3Über den Adhäsionsantrag vom 15.11.2017 war nicht mehr zu entscheiden, nachdem der Angeklagte in der Hauptverhandlung vom 15.11.2017 seinen Einspruch gegen den Strafbefehl zurückgenommen hatte, dieser damit in Rechtskraft erwuchs und hierdurch das Strafverfahren beendet wurde. Daher war bereits der Anwendungsbereich des § 472 a Abs. 2 StPO nicht eröffnet. Denn das Amtsgericht hat nicht von einer Entscheidung über den Antrag abgesehen, eine solche war nicht mehr zulässig, nachdem das Strafverfahren durch die Einspruchsrücknahme beendet worden war.

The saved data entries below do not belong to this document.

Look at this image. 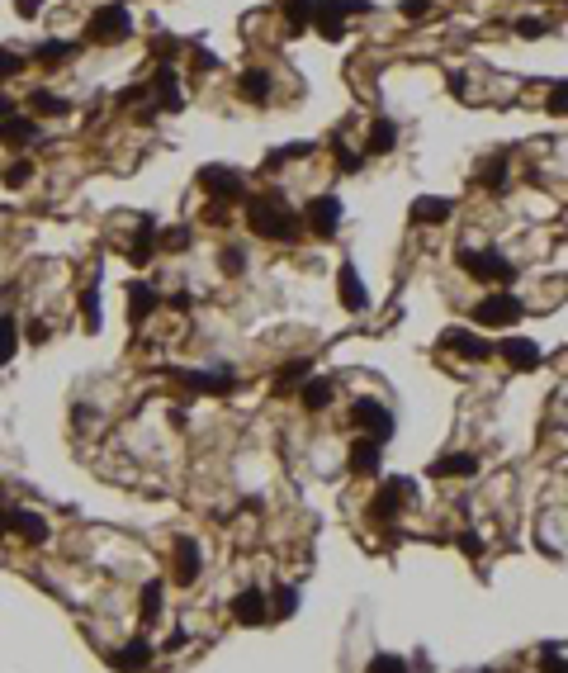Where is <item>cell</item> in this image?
<instances>
[{
  "mask_svg": "<svg viewBox=\"0 0 568 673\" xmlns=\"http://www.w3.org/2000/svg\"><path fill=\"white\" fill-rule=\"evenodd\" d=\"M246 228L266 242H299L303 232V218L289 209L280 195H246Z\"/></svg>",
  "mask_w": 568,
  "mask_h": 673,
  "instance_id": "cell-1",
  "label": "cell"
},
{
  "mask_svg": "<svg viewBox=\"0 0 568 673\" xmlns=\"http://www.w3.org/2000/svg\"><path fill=\"white\" fill-rule=\"evenodd\" d=\"M86 38H90V43H100V48H114V43H123V38H133V10L123 5V0L100 5L86 20Z\"/></svg>",
  "mask_w": 568,
  "mask_h": 673,
  "instance_id": "cell-2",
  "label": "cell"
},
{
  "mask_svg": "<svg viewBox=\"0 0 568 673\" xmlns=\"http://www.w3.org/2000/svg\"><path fill=\"white\" fill-rule=\"evenodd\" d=\"M455 261H460V270H464V276H474V280H488V285H511V280H517V261H507L502 252H493V247H483V252L460 247Z\"/></svg>",
  "mask_w": 568,
  "mask_h": 673,
  "instance_id": "cell-3",
  "label": "cell"
},
{
  "mask_svg": "<svg viewBox=\"0 0 568 673\" xmlns=\"http://www.w3.org/2000/svg\"><path fill=\"white\" fill-rule=\"evenodd\" d=\"M346 15H370V0H313V29L327 38V43H341L346 38Z\"/></svg>",
  "mask_w": 568,
  "mask_h": 673,
  "instance_id": "cell-4",
  "label": "cell"
},
{
  "mask_svg": "<svg viewBox=\"0 0 568 673\" xmlns=\"http://www.w3.org/2000/svg\"><path fill=\"white\" fill-rule=\"evenodd\" d=\"M351 422L360 427V436H370V442H379V446L389 442L393 427H398L393 413L379 403V398H355V403H351Z\"/></svg>",
  "mask_w": 568,
  "mask_h": 673,
  "instance_id": "cell-5",
  "label": "cell"
},
{
  "mask_svg": "<svg viewBox=\"0 0 568 673\" xmlns=\"http://www.w3.org/2000/svg\"><path fill=\"white\" fill-rule=\"evenodd\" d=\"M199 190L218 204H232V200H246V176L232 171V167H204L199 171Z\"/></svg>",
  "mask_w": 568,
  "mask_h": 673,
  "instance_id": "cell-6",
  "label": "cell"
},
{
  "mask_svg": "<svg viewBox=\"0 0 568 673\" xmlns=\"http://www.w3.org/2000/svg\"><path fill=\"white\" fill-rule=\"evenodd\" d=\"M412 503H417V484H412V479H389V484L374 493L370 517H374V521H389V517H398V513L412 507Z\"/></svg>",
  "mask_w": 568,
  "mask_h": 673,
  "instance_id": "cell-7",
  "label": "cell"
},
{
  "mask_svg": "<svg viewBox=\"0 0 568 673\" xmlns=\"http://www.w3.org/2000/svg\"><path fill=\"white\" fill-rule=\"evenodd\" d=\"M521 318H525V304L517 294H488V299H479V309H474L479 327H511Z\"/></svg>",
  "mask_w": 568,
  "mask_h": 673,
  "instance_id": "cell-8",
  "label": "cell"
},
{
  "mask_svg": "<svg viewBox=\"0 0 568 673\" xmlns=\"http://www.w3.org/2000/svg\"><path fill=\"white\" fill-rule=\"evenodd\" d=\"M303 228L317 232L323 242L337 238V228H341V200L337 195H317L308 209H303Z\"/></svg>",
  "mask_w": 568,
  "mask_h": 673,
  "instance_id": "cell-9",
  "label": "cell"
},
{
  "mask_svg": "<svg viewBox=\"0 0 568 673\" xmlns=\"http://www.w3.org/2000/svg\"><path fill=\"white\" fill-rule=\"evenodd\" d=\"M175 384H185V389H199V394H232L237 389V380L228 375V370H171Z\"/></svg>",
  "mask_w": 568,
  "mask_h": 673,
  "instance_id": "cell-10",
  "label": "cell"
},
{
  "mask_svg": "<svg viewBox=\"0 0 568 673\" xmlns=\"http://www.w3.org/2000/svg\"><path fill=\"white\" fill-rule=\"evenodd\" d=\"M440 347L455 351V356H464V361H488V356H493L488 341L474 337L469 327H446V333H440Z\"/></svg>",
  "mask_w": 568,
  "mask_h": 673,
  "instance_id": "cell-11",
  "label": "cell"
},
{
  "mask_svg": "<svg viewBox=\"0 0 568 673\" xmlns=\"http://www.w3.org/2000/svg\"><path fill=\"white\" fill-rule=\"evenodd\" d=\"M152 664V645H147V636H133L128 645H119L114 654H109V669L114 673H143Z\"/></svg>",
  "mask_w": 568,
  "mask_h": 673,
  "instance_id": "cell-12",
  "label": "cell"
},
{
  "mask_svg": "<svg viewBox=\"0 0 568 673\" xmlns=\"http://www.w3.org/2000/svg\"><path fill=\"white\" fill-rule=\"evenodd\" d=\"M337 294H341V304L360 313L370 304V290H365V280H360V270H355V261H341V270H337Z\"/></svg>",
  "mask_w": 568,
  "mask_h": 673,
  "instance_id": "cell-13",
  "label": "cell"
},
{
  "mask_svg": "<svg viewBox=\"0 0 568 673\" xmlns=\"http://www.w3.org/2000/svg\"><path fill=\"white\" fill-rule=\"evenodd\" d=\"M232 616H237L242 626H261V622H270V602L261 588H242L237 598H232Z\"/></svg>",
  "mask_w": 568,
  "mask_h": 673,
  "instance_id": "cell-14",
  "label": "cell"
},
{
  "mask_svg": "<svg viewBox=\"0 0 568 673\" xmlns=\"http://www.w3.org/2000/svg\"><path fill=\"white\" fill-rule=\"evenodd\" d=\"M346 465H351V474H379V465H384V446L379 442H370V436H355L351 442V456H346Z\"/></svg>",
  "mask_w": 568,
  "mask_h": 673,
  "instance_id": "cell-15",
  "label": "cell"
},
{
  "mask_svg": "<svg viewBox=\"0 0 568 673\" xmlns=\"http://www.w3.org/2000/svg\"><path fill=\"white\" fill-rule=\"evenodd\" d=\"M199 565H204V560H199V541L180 536V541H175V574H171V579H175L180 588H190V583L199 579Z\"/></svg>",
  "mask_w": 568,
  "mask_h": 673,
  "instance_id": "cell-16",
  "label": "cell"
},
{
  "mask_svg": "<svg viewBox=\"0 0 568 673\" xmlns=\"http://www.w3.org/2000/svg\"><path fill=\"white\" fill-rule=\"evenodd\" d=\"M450 214H455V204H450V200H440V195H422V200H412V209H408V218H412L417 228L446 223Z\"/></svg>",
  "mask_w": 568,
  "mask_h": 673,
  "instance_id": "cell-17",
  "label": "cell"
},
{
  "mask_svg": "<svg viewBox=\"0 0 568 673\" xmlns=\"http://www.w3.org/2000/svg\"><path fill=\"white\" fill-rule=\"evenodd\" d=\"M152 95H157V109H175L185 105L180 100V76H175V67H157V72H152Z\"/></svg>",
  "mask_w": 568,
  "mask_h": 673,
  "instance_id": "cell-18",
  "label": "cell"
},
{
  "mask_svg": "<svg viewBox=\"0 0 568 673\" xmlns=\"http://www.w3.org/2000/svg\"><path fill=\"white\" fill-rule=\"evenodd\" d=\"M299 398H303V408H308V413H317V408H327L331 403V398H337V380H331V375H308V380H303L299 384Z\"/></svg>",
  "mask_w": 568,
  "mask_h": 673,
  "instance_id": "cell-19",
  "label": "cell"
},
{
  "mask_svg": "<svg viewBox=\"0 0 568 673\" xmlns=\"http://www.w3.org/2000/svg\"><path fill=\"white\" fill-rule=\"evenodd\" d=\"M38 138V123L29 119V114H10V119H0V143L5 147H24V143H34Z\"/></svg>",
  "mask_w": 568,
  "mask_h": 673,
  "instance_id": "cell-20",
  "label": "cell"
},
{
  "mask_svg": "<svg viewBox=\"0 0 568 673\" xmlns=\"http://www.w3.org/2000/svg\"><path fill=\"white\" fill-rule=\"evenodd\" d=\"M10 531L24 536L29 545H43V541H48V521L38 517V513H29V507H15V513H10Z\"/></svg>",
  "mask_w": 568,
  "mask_h": 673,
  "instance_id": "cell-21",
  "label": "cell"
},
{
  "mask_svg": "<svg viewBox=\"0 0 568 673\" xmlns=\"http://www.w3.org/2000/svg\"><path fill=\"white\" fill-rule=\"evenodd\" d=\"M432 474H436V479H469V474H479V456H474V450L440 456V460H432Z\"/></svg>",
  "mask_w": 568,
  "mask_h": 673,
  "instance_id": "cell-22",
  "label": "cell"
},
{
  "mask_svg": "<svg viewBox=\"0 0 568 673\" xmlns=\"http://www.w3.org/2000/svg\"><path fill=\"white\" fill-rule=\"evenodd\" d=\"M497 351H502V361H511L517 370H535V365H540V347H535L531 337H507Z\"/></svg>",
  "mask_w": 568,
  "mask_h": 673,
  "instance_id": "cell-23",
  "label": "cell"
},
{
  "mask_svg": "<svg viewBox=\"0 0 568 673\" xmlns=\"http://www.w3.org/2000/svg\"><path fill=\"white\" fill-rule=\"evenodd\" d=\"M393 143H398V123L393 119H374L370 123V138H365V153L384 157V153H393Z\"/></svg>",
  "mask_w": 568,
  "mask_h": 673,
  "instance_id": "cell-24",
  "label": "cell"
},
{
  "mask_svg": "<svg viewBox=\"0 0 568 673\" xmlns=\"http://www.w3.org/2000/svg\"><path fill=\"white\" fill-rule=\"evenodd\" d=\"M157 304H161V299H157L152 285H143V280L128 285V318H133V323H143L147 313H157Z\"/></svg>",
  "mask_w": 568,
  "mask_h": 673,
  "instance_id": "cell-25",
  "label": "cell"
},
{
  "mask_svg": "<svg viewBox=\"0 0 568 673\" xmlns=\"http://www.w3.org/2000/svg\"><path fill=\"white\" fill-rule=\"evenodd\" d=\"M237 95L242 100H270V72H261V67H252V72L237 76Z\"/></svg>",
  "mask_w": 568,
  "mask_h": 673,
  "instance_id": "cell-26",
  "label": "cell"
},
{
  "mask_svg": "<svg viewBox=\"0 0 568 673\" xmlns=\"http://www.w3.org/2000/svg\"><path fill=\"white\" fill-rule=\"evenodd\" d=\"M152 247H157V223L143 218V223H137V238H133V247H128V261H133V266H147V261H152Z\"/></svg>",
  "mask_w": 568,
  "mask_h": 673,
  "instance_id": "cell-27",
  "label": "cell"
},
{
  "mask_svg": "<svg viewBox=\"0 0 568 673\" xmlns=\"http://www.w3.org/2000/svg\"><path fill=\"white\" fill-rule=\"evenodd\" d=\"M479 181H483V190H488V195H507V157H493V161H483Z\"/></svg>",
  "mask_w": 568,
  "mask_h": 673,
  "instance_id": "cell-28",
  "label": "cell"
},
{
  "mask_svg": "<svg viewBox=\"0 0 568 673\" xmlns=\"http://www.w3.org/2000/svg\"><path fill=\"white\" fill-rule=\"evenodd\" d=\"M29 109H34L38 119H58V114H66L72 105H66L62 95H52V90H34V95H29Z\"/></svg>",
  "mask_w": 568,
  "mask_h": 673,
  "instance_id": "cell-29",
  "label": "cell"
},
{
  "mask_svg": "<svg viewBox=\"0 0 568 673\" xmlns=\"http://www.w3.org/2000/svg\"><path fill=\"white\" fill-rule=\"evenodd\" d=\"M284 20H289V34H303L313 24V0H280Z\"/></svg>",
  "mask_w": 568,
  "mask_h": 673,
  "instance_id": "cell-30",
  "label": "cell"
},
{
  "mask_svg": "<svg viewBox=\"0 0 568 673\" xmlns=\"http://www.w3.org/2000/svg\"><path fill=\"white\" fill-rule=\"evenodd\" d=\"M76 52V43H62V38H48V43H38L34 48V62H43V67H58V62H66Z\"/></svg>",
  "mask_w": 568,
  "mask_h": 673,
  "instance_id": "cell-31",
  "label": "cell"
},
{
  "mask_svg": "<svg viewBox=\"0 0 568 673\" xmlns=\"http://www.w3.org/2000/svg\"><path fill=\"white\" fill-rule=\"evenodd\" d=\"M303 380H308V361H289L275 370V389H299Z\"/></svg>",
  "mask_w": 568,
  "mask_h": 673,
  "instance_id": "cell-32",
  "label": "cell"
},
{
  "mask_svg": "<svg viewBox=\"0 0 568 673\" xmlns=\"http://www.w3.org/2000/svg\"><path fill=\"white\" fill-rule=\"evenodd\" d=\"M19 351V323L15 318H0V365H10V356Z\"/></svg>",
  "mask_w": 568,
  "mask_h": 673,
  "instance_id": "cell-33",
  "label": "cell"
},
{
  "mask_svg": "<svg viewBox=\"0 0 568 673\" xmlns=\"http://www.w3.org/2000/svg\"><path fill=\"white\" fill-rule=\"evenodd\" d=\"M365 673H412V664L403 654H374L365 664Z\"/></svg>",
  "mask_w": 568,
  "mask_h": 673,
  "instance_id": "cell-34",
  "label": "cell"
},
{
  "mask_svg": "<svg viewBox=\"0 0 568 673\" xmlns=\"http://www.w3.org/2000/svg\"><path fill=\"white\" fill-rule=\"evenodd\" d=\"M294 612H299V588H275L270 616H294Z\"/></svg>",
  "mask_w": 568,
  "mask_h": 673,
  "instance_id": "cell-35",
  "label": "cell"
},
{
  "mask_svg": "<svg viewBox=\"0 0 568 673\" xmlns=\"http://www.w3.org/2000/svg\"><path fill=\"white\" fill-rule=\"evenodd\" d=\"M308 153H313L308 143H289V147H280V153H270V157H266V171H280L284 161H294V157H308Z\"/></svg>",
  "mask_w": 568,
  "mask_h": 673,
  "instance_id": "cell-36",
  "label": "cell"
},
{
  "mask_svg": "<svg viewBox=\"0 0 568 673\" xmlns=\"http://www.w3.org/2000/svg\"><path fill=\"white\" fill-rule=\"evenodd\" d=\"M540 673H568V659L559 654V645H545V650H540Z\"/></svg>",
  "mask_w": 568,
  "mask_h": 673,
  "instance_id": "cell-37",
  "label": "cell"
},
{
  "mask_svg": "<svg viewBox=\"0 0 568 673\" xmlns=\"http://www.w3.org/2000/svg\"><path fill=\"white\" fill-rule=\"evenodd\" d=\"M161 616V583H147L143 588V622H157Z\"/></svg>",
  "mask_w": 568,
  "mask_h": 673,
  "instance_id": "cell-38",
  "label": "cell"
},
{
  "mask_svg": "<svg viewBox=\"0 0 568 673\" xmlns=\"http://www.w3.org/2000/svg\"><path fill=\"white\" fill-rule=\"evenodd\" d=\"M545 109L549 114H568V81H559V86H549V100H545Z\"/></svg>",
  "mask_w": 568,
  "mask_h": 673,
  "instance_id": "cell-39",
  "label": "cell"
},
{
  "mask_svg": "<svg viewBox=\"0 0 568 673\" xmlns=\"http://www.w3.org/2000/svg\"><path fill=\"white\" fill-rule=\"evenodd\" d=\"M34 181V161H15V167H5V185H29Z\"/></svg>",
  "mask_w": 568,
  "mask_h": 673,
  "instance_id": "cell-40",
  "label": "cell"
},
{
  "mask_svg": "<svg viewBox=\"0 0 568 673\" xmlns=\"http://www.w3.org/2000/svg\"><path fill=\"white\" fill-rule=\"evenodd\" d=\"M81 313H86V327L95 333V327H100V294H95V290L81 294Z\"/></svg>",
  "mask_w": 568,
  "mask_h": 673,
  "instance_id": "cell-41",
  "label": "cell"
},
{
  "mask_svg": "<svg viewBox=\"0 0 568 673\" xmlns=\"http://www.w3.org/2000/svg\"><path fill=\"white\" fill-rule=\"evenodd\" d=\"M511 34H517V38H545V20H531V15H525V20L511 24Z\"/></svg>",
  "mask_w": 568,
  "mask_h": 673,
  "instance_id": "cell-42",
  "label": "cell"
},
{
  "mask_svg": "<svg viewBox=\"0 0 568 673\" xmlns=\"http://www.w3.org/2000/svg\"><path fill=\"white\" fill-rule=\"evenodd\" d=\"M15 72H24V58H19V52H10V48H0V81H10Z\"/></svg>",
  "mask_w": 568,
  "mask_h": 673,
  "instance_id": "cell-43",
  "label": "cell"
},
{
  "mask_svg": "<svg viewBox=\"0 0 568 673\" xmlns=\"http://www.w3.org/2000/svg\"><path fill=\"white\" fill-rule=\"evenodd\" d=\"M223 270H228V276H242V270H246L242 247H228V252H223Z\"/></svg>",
  "mask_w": 568,
  "mask_h": 673,
  "instance_id": "cell-44",
  "label": "cell"
},
{
  "mask_svg": "<svg viewBox=\"0 0 568 673\" xmlns=\"http://www.w3.org/2000/svg\"><path fill=\"white\" fill-rule=\"evenodd\" d=\"M337 167H341V171H360V167H365V157H360V153H351V147H341V143H337Z\"/></svg>",
  "mask_w": 568,
  "mask_h": 673,
  "instance_id": "cell-45",
  "label": "cell"
},
{
  "mask_svg": "<svg viewBox=\"0 0 568 673\" xmlns=\"http://www.w3.org/2000/svg\"><path fill=\"white\" fill-rule=\"evenodd\" d=\"M460 551H464L469 560H479V555H483V536H479V531H464V536H460Z\"/></svg>",
  "mask_w": 568,
  "mask_h": 673,
  "instance_id": "cell-46",
  "label": "cell"
},
{
  "mask_svg": "<svg viewBox=\"0 0 568 673\" xmlns=\"http://www.w3.org/2000/svg\"><path fill=\"white\" fill-rule=\"evenodd\" d=\"M426 10H432V0H408V5H403V15H408V20H422Z\"/></svg>",
  "mask_w": 568,
  "mask_h": 673,
  "instance_id": "cell-47",
  "label": "cell"
},
{
  "mask_svg": "<svg viewBox=\"0 0 568 673\" xmlns=\"http://www.w3.org/2000/svg\"><path fill=\"white\" fill-rule=\"evenodd\" d=\"M15 10H19V20H34L43 10V0H15Z\"/></svg>",
  "mask_w": 568,
  "mask_h": 673,
  "instance_id": "cell-48",
  "label": "cell"
},
{
  "mask_svg": "<svg viewBox=\"0 0 568 673\" xmlns=\"http://www.w3.org/2000/svg\"><path fill=\"white\" fill-rule=\"evenodd\" d=\"M15 109H19V105H15V100H10V95H5V90H0V119H10V114H15Z\"/></svg>",
  "mask_w": 568,
  "mask_h": 673,
  "instance_id": "cell-49",
  "label": "cell"
},
{
  "mask_svg": "<svg viewBox=\"0 0 568 673\" xmlns=\"http://www.w3.org/2000/svg\"><path fill=\"white\" fill-rule=\"evenodd\" d=\"M10 513H15V507H0V536L10 531Z\"/></svg>",
  "mask_w": 568,
  "mask_h": 673,
  "instance_id": "cell-50",
  "label": "cell"
},
{
  "mask_svg": "<svg viewBox=\"0 0 568 673\" xmlns=\"http://www.w3.org/2000/svg\"><path fill=\"white\" fill-rule=\"evenodd\" d=\"M479 673H493V669H479Z\"/></svg>",
  "mask_w": 568,
  "mask_h": 673,
  "instance_id": "cell-51",
  "label": "cell"
}]
</instances>
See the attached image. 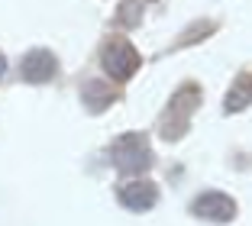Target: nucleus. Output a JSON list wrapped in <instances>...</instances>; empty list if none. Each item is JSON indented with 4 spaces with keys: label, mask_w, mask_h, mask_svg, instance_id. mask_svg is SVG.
I'll return each mask as SVG.
<instances>
[{
    "label": "nucleus",
    "mask_w": 252,
    "mask_h": 226,
    "mask_svg": "<svg viewBox=\"0 0 252 226\" xmlns=\"http://www.w3.org/2000/svg\"><path fill=\"white\" fill-rule=\"evenodd\" d=\"M156 197H158V191L149 181H133L129 188H123V204L133 207V210H149L156 204Z\"/></svg>",
    "instance_id": "obj_5"
},
{
    "label": "nucleus",
    "mask_w": 252,
    "mask_h": 226,
    "mask_svg": "<svg viewBox=\"0 0 252 226\" xmlns=\"http://www.w3.org/2000/svg\"><path fill=\"white\" fill-rule=\"evenodd\" d=\"M3 68H7V59H3V55H0V74H3Z\"/></svg>",
    "instance_id": "obj_6"
},
{
    "label": "nucleus",
    "mask_w": 252,
    "mask_h": 226,
    "mask_svg": "<svg viewBox=\"0 0 252 226\" xmlns=\"http://www.w3.org/2000/svg\"><path fill=\"white\" fill-rule=\"evenodd\" d=\"M55 74V55L45 49H36L30 52L26 59H23V78L26 81H36V84H42V81H49Z\"/></svg>",
    "instance_id": "obj_4"
},
{
    "label": "nucleus",
    "mask_w": 252,
    "mask_h": 226,
    "mask_svg": "<svg viewBox=\"0 0 252 226\" xmlns=\"http://www.w3.org/2000/svg\"><path fill=\"white\" fill-rule=\"evenodd\" d=\"M104 68L117 81H126L136 68H139V55H136V49L129 42H110L104 49Z\"/></svg>",
    "instance_id": "obj_2"
},
{
    "label": "nucleus",
    "mask_w": 252,
    "mask_h": 226,
    "mask_svg": "<svg viewBox=\"0 0 252 226\" xmlns=\"http://www.w3.org/2000/svg\"><path fill=\"white\" fill-rule=\"evenodd\" d=\"M194 213L204 220H214V223H226V220L236 217V204H233L226 194H200L197 204H194Z\"/></svg>",
    "instance_id": "obj_3"
},
{
    "label": "nucleus",
    "mask_w": 252,
    "mask_h": 226,
    "mask_svg": "<svg viewBox=\"0 0 252 226\" xmlns=\"http://www.w3.org/2000/svg\"><path fill=\"white\" fill-rule=\"evenodd\" d=\"M113 161H117L120 171H133V175L146 171L149 161H152L146 139H142V136H123L117 146H113Z\"/></svg>",
    "instance_id": "obj_1"
}]
</instances>
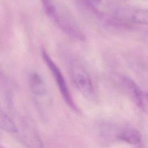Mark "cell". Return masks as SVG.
<instances>
[{
  "instance_id": "obj_1",
  "label": "cell",
  "mask_w": 148,
  "mask_h": 148,
  "mask_svg": "<svg viewBox=\"0 0 148 148\" xmlns=\"http://www.w3.org/2000/svg\"><path fill=\"white\" fill-rule=\"evenodd\" d=\"M41 55L43 61L53 76L64 101L72 110L75 112H79V108L72 98L65 79L60 69L50 56L49 54L44 49L41 50Z\"/></svg>"
},
{
  "instance_id": "obj_2",
  "label": "cell",
  "mask_w": 148,
  "mask_h": 148,
  "mask_svg": "<svg viewBox=\"0 0 148 148\" xmlns=\"http://www.w3.org/2000/svg\"><path fill=\"white\" fill-rule=\"evenodd\" d=\"M70 75L73 84L87 99L95 101L96 92L92 81L84 68L75 62L70 64Z\"/></svg>"
},
{
  "instance_id": "obj_3",
  "label": "cell",
  "mask_w": 148,
  "mask_h": 148,
  "mask_svg": "<svg viewBox=\"0 0 148 148\" xmlns=\"http://www.w3.org/2000/svg\"><path fill=\"white\" fill-rule=\"evenodd\" d=\"M114 18L121 22L148 25V9L136 7L123 6L114 12Z\"/></svg>"
},
{
  "instance_id": "obj_4",
  "label": "cell",
  "mask_w": 148,
  "mask_h": 148,
  "mask_svg": "<svg viewBox=\"0 0 148 148\" xmlns=\"http://www.w3.org/2000/svg\"><path fill=\"white\" fill-rule=\"evenodd\" d=\"M121 83L126 93L135 105L144 112H148V99L138 84L129 77H121Z\"/></svg>"
},
{
  "instance_id": "obj_5",
  "label": "cell",
  "mask_w": 148,
  "mask_h": 148,
  "mask_svg": "<svg viewBox=\"0 0 148 148\" xmlns=\"http://www.w3.org/2000/svg\"><path fill=\"white\" fill-rule=\"evenodd\" d=\"M28 82L30 90L35 98L42 99L46 96L47 92L46 85L40 75L36 72L30 73Z\"/></svg>"
},
{
  "instance_id": "obj_6",
  "label": "cell",
  "mask_w": 148,
  "mask_h": 148,
  "mask_svg": "<svg viewBox=\"0 0 148 148\" xmlns=\"http://www.w3.org/2000/svg\"><path fill=\"white\" fill-rule=\"evenodd\" d=\"M117 138L131 145H137L142 142V136L140 132L135 128L131 127L124 128L117 134Z\"/></svg>"
},
{
  "instance_id": "obj_7",
  "label": "cell",
  "mask_w": 148,
  "mask_h": 148,
  "mask_svg": "<svg viewBox=\"0 0 148 148\" xmlns=\"http://www.w3.org/2000/svg\"><path fill=\"white\" fill-rule=\"evenodd\" d=\"M9 121V117L0 108V128L5 127Z\"/></svg>"
},
{
  "instance_id": "obj_8",
  "label": "cell",
  "mask_w": 148,
  "mask_h": 148,
  "mask_svg": "<svg viewBox=\"0 0 148 148\" xmlns=\"http://www.w3.org/2000/svg\"><path fill=\"white\" fill-rule=\"evenodd\" d=\"M87 2L91 3H97L99 2V0H86Z\"/></svg>"
},
{
  "instance_id": "obj_9",
  "label": "cell",
  "mask_w": 148,
  "mask_h": 148,
  "mask_svg": "<svg viewBox=\"0 0 148 148\" xmlns=\"http://www.w3.org/2000/svg\"><path fill=\"white\" fill-rule=\"evenodd\" d=\"M146 96H147V99H148V91H147V92L146 93Z\"/></svg>"
},
{
  "instance_id": "obj_10",
  "label": "cell",
  "mask_w": 148,
  "mask_h": 148,
  "mask_svg": "<svg viewBox=\"0 0 148 148\" xmlns=\"http://www.w3.org/2000/svg\"><path fill=\"white\" fill-rule=\"evenodd\" d=\"M109 1H116V0H109Z\"/></svg>"
},
{
  "instance_id": "obj_11",
  "label": "cell",
  "mask_w": 148,
  "mask_h": 148,
  "mask_svg": "<svg viewBox=\"0 0 148 148\" xmlns=\"http://www.w3.org/2000/svg\"><path fill=\"white\" fill-rule=\"evenodd\" d=\"M0 147H1V145H0Z\"/></svg>"
}]
</instances>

4Soweit die Beschwerdeführerin auf das Skript der Kollegen Richter am Amtsgericht Kai-Uwe Herbst & Richter am Amtsgericht Georg Plüür zum Adhäsionsverfahren Bezug nimmt, schließt sich die Kammer der dort vertreten Auffassung nicht an. Die Rücknahme des Einspruchs gegen den Strafbefehl kann nicht als Unterliegen hinsichtlich des Adhäsionsantrages gewertet werden. Vielmehr sind beide Rechtsinstitute getrennt voneinander zu betrachten. Durch die ggfs. taktische Einspruchsrücknahme ist prozessual – nach Auffassung der Kammer völlig wertneutral - dem Adhäsionsverfahren schlicht die Grundlage entzogen worden.
5Schließlich räumt § 472a StPO – die Anwendbarkeit der Norm unterstellt - dem erkennenden Ausgangsgericht ein Ermessen ein. Die Kammer kann jedoch auch insoweit nicht erkennen, dass dieses Ermessen durch das Amtsgericht fehlerhaft ausgeübt worden sein soll.
6Die sofortige Beschwerde war daher als unbegründet zu verwerfen.